# [INPUT]
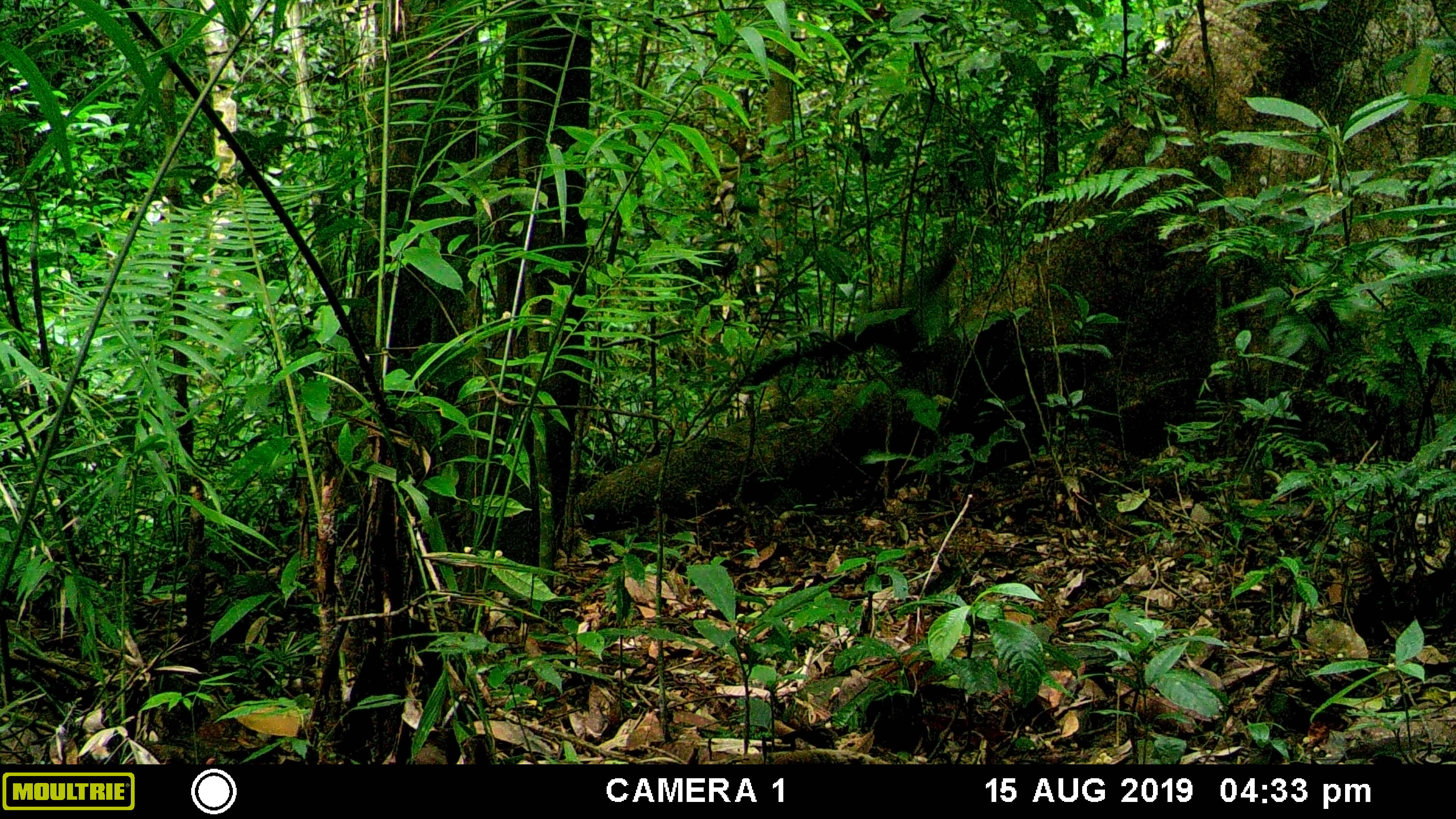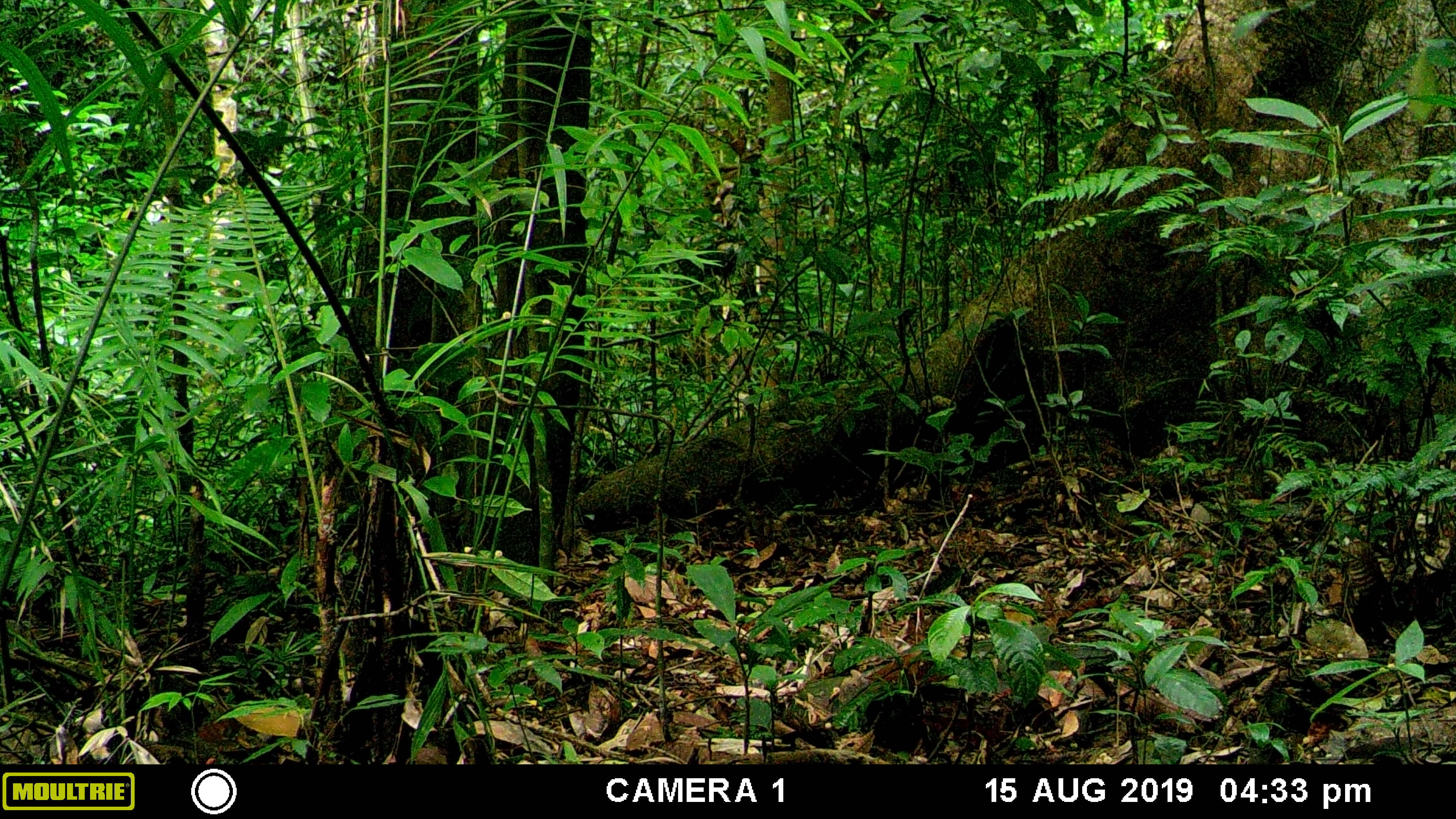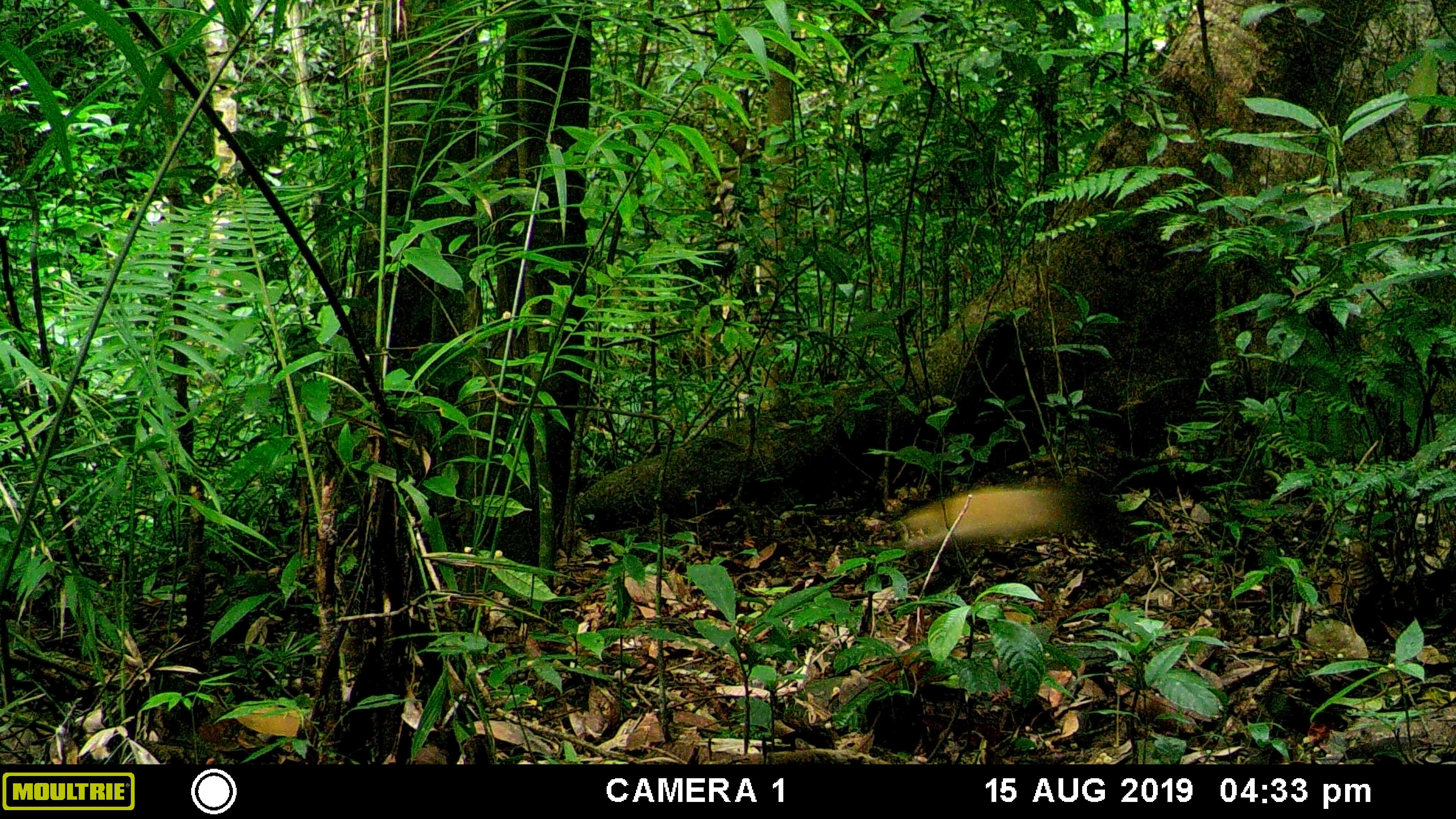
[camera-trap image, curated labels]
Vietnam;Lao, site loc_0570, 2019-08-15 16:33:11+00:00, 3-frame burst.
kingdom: Animalia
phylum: Chordata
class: Mammalia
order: Carnivora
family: Mustelidae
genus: Martes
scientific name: Martes flavigula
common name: yellow-throated marten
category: yellow throated marten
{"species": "yellow throated marten (yellow-throated marten) (Martes flavigula)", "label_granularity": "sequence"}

# [TASK TO COMPLETE]
Give the listing above again word for word, without its pictures.

# [YOUR SOLUTION]
[camera-trap image, curated labels]
Vietnam;Lao, site loc_0570, 2019-08-15 16:33:11+00:00, 3-frame burst.
kingdom: Animalia
phylum: Chordata
class: Mammalia
order: Carnivora
family: Mustelidae
genus: Martes
scientific name: Martes flavigula
common name: yellow-throated marten
category: yellow throated marten
{"species": "yellow throated marten (yellow-throated marten) (Martes flavigula)", "label_granularity": "sequence"}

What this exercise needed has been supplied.